According to reports, Clinton fundraisers are already in the works in New York, Los Angeles, and Chicago. And Tinseltown turns out big money in elections. 

The entertainment industry raised about $51 million during the 2008 election cycle, 79 percent of which went to Democrats, according to the Center for Responsive Politics. For the 2012 cycle, it raised nearly $66 million, some 73 percent of which benefited Democrats.

Not everyone in Hollywood backed Clinton in 2008. This time around, she can expect unprecedented support.

That's because in 2008, Clinton faced competition from the likes of Barack Obama.

"In 2008, there were two green-light actors vying for the lead role," Democratic political consultant Chris Lehane told the LA Times. "In 2016, there is one green-light actor vying for the lead role, which makes it very easy for those in show business to know where they are going on this."

And there's also more interest this time in electing the first woman president – a cause Hollywood is happy to rally around.

Of course, there is the danger that too much Hollywood hobnobbing can backfire for Clinton, especially in a campaign in which she is trying to appeal to working class voters. Clinton's campaign rollout video cast the candidate as a champion for everyday Americans, and a strategic 1,000-mile road trip with a pit stop at Chipotle for lunch helped further the narrative of Hillary as an everywoman candidate.

During his campaign and early presidency, Republicans used Obama's Hollywood support to accuse him of caring more about his celebrity than about the country, and Clinton must be careful to avoid the same criticism, especially because the Clintons have well-established Hollywood connections.

But not everyone is lining up to support Hillary.

Some of the industry's more progressive liberals view Clinton as too moderate and have expressed hope for Sen.
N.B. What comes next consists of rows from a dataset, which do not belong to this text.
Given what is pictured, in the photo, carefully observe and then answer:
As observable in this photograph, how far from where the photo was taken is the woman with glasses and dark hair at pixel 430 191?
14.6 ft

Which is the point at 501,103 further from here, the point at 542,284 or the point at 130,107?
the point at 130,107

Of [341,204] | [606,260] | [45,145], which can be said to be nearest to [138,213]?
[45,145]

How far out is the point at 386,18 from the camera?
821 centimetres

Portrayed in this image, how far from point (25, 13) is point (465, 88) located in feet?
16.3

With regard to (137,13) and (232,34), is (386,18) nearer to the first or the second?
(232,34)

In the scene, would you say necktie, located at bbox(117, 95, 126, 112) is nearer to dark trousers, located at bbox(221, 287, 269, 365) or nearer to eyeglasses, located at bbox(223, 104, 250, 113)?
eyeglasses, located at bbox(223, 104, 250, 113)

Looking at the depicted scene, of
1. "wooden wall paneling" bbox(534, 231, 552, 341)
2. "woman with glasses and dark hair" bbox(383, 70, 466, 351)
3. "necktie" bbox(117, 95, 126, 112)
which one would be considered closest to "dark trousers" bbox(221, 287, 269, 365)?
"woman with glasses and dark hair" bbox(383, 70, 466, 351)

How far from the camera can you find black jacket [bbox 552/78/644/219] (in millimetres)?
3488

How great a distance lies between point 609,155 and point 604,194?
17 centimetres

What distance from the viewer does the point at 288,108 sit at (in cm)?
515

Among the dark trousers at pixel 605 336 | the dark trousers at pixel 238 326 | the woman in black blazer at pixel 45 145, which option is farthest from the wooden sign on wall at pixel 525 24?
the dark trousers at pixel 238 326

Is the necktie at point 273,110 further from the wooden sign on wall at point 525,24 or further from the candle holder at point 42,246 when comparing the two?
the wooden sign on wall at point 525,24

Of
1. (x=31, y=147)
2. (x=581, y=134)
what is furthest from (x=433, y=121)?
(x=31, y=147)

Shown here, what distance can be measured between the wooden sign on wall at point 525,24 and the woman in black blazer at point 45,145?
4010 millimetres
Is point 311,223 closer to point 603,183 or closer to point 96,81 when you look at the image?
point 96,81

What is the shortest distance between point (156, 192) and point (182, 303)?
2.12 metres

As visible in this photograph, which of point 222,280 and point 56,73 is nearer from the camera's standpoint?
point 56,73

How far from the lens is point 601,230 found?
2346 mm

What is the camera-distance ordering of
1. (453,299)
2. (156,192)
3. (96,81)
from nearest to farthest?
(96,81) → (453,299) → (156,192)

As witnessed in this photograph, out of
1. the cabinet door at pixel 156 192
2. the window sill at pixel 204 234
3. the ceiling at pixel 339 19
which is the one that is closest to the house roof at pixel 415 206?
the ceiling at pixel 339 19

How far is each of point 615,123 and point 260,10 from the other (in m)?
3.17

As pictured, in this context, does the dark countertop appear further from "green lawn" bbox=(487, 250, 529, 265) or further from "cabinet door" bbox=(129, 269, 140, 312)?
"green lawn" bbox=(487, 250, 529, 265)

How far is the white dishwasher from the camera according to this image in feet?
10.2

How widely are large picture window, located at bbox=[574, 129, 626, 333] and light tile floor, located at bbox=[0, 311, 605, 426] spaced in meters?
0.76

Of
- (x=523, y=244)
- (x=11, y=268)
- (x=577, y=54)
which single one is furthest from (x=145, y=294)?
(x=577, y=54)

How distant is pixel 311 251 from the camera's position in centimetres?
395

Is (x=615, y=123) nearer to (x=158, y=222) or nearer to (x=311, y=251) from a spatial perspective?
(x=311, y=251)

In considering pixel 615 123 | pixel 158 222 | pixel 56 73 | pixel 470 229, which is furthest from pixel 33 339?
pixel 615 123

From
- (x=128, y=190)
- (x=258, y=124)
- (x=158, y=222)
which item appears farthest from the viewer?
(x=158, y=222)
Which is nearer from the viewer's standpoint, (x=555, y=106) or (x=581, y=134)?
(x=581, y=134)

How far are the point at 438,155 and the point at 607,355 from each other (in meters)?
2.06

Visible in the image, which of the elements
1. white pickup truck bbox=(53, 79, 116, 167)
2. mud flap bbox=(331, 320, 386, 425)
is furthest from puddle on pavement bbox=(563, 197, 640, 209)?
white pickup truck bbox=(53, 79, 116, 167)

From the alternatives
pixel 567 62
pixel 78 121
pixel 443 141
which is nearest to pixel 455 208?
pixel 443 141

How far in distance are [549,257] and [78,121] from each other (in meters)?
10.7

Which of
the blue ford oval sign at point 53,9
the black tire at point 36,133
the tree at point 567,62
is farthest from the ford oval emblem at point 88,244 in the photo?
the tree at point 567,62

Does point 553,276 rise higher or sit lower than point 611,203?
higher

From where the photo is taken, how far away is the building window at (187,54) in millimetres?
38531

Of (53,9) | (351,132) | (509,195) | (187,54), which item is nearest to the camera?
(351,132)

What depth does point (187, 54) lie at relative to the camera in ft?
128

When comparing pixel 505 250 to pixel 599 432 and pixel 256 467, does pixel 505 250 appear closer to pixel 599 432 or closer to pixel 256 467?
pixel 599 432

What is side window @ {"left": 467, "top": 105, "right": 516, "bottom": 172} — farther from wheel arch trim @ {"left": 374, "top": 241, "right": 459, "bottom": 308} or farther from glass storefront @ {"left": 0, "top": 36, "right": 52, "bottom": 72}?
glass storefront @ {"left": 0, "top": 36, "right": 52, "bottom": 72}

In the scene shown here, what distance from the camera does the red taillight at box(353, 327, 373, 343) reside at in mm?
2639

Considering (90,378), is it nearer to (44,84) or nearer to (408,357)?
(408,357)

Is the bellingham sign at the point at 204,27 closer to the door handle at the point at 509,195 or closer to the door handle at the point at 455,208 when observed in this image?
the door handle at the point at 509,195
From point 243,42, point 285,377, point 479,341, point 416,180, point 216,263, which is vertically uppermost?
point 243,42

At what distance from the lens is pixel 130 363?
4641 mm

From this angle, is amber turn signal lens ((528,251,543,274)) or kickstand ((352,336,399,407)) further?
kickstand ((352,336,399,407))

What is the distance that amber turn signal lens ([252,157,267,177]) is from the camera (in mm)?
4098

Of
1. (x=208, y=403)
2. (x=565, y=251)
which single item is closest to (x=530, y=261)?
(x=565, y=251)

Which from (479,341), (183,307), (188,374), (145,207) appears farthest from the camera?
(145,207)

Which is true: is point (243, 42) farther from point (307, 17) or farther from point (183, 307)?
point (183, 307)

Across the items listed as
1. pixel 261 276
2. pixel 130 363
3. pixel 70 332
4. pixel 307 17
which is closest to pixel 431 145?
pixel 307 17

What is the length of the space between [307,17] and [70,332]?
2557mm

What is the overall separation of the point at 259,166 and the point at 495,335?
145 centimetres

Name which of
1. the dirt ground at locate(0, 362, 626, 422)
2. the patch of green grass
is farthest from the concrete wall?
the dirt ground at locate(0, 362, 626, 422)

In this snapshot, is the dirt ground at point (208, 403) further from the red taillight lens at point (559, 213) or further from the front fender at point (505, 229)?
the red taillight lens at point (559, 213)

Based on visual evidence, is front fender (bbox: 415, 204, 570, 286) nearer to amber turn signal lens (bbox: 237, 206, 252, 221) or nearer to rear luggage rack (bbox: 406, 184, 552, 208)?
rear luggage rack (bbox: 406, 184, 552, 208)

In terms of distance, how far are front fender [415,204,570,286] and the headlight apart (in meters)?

Elizabeth Warren of Massachusetts.

"I hope Elizabeth Warren comes in and does a primary, because I think that would be good," actor Mark Ruffalo said in a video.

Comedian Mike Birbiglia joked about his loyalties on Twitter.

And some famous Hollywood conservatives, like Jon Voight and Clint Eastwood, are expected to pull for whomever wins the Republican nomination. 

But by and large, Hollywood, which leans famously liberal, wants to ensure a Democrat gets elected.

"Republicans have both houses of Congress, and we are being treated to the prospect of the tea party and right-wing Republicans advocating things that are distinctly unpopular around here," Los Angeles-based Democratic political strategist Donna Bojarsky told the LA Times. "The passion for ensuring the election for a Democrat will be extremely high — it will almost be an obsession."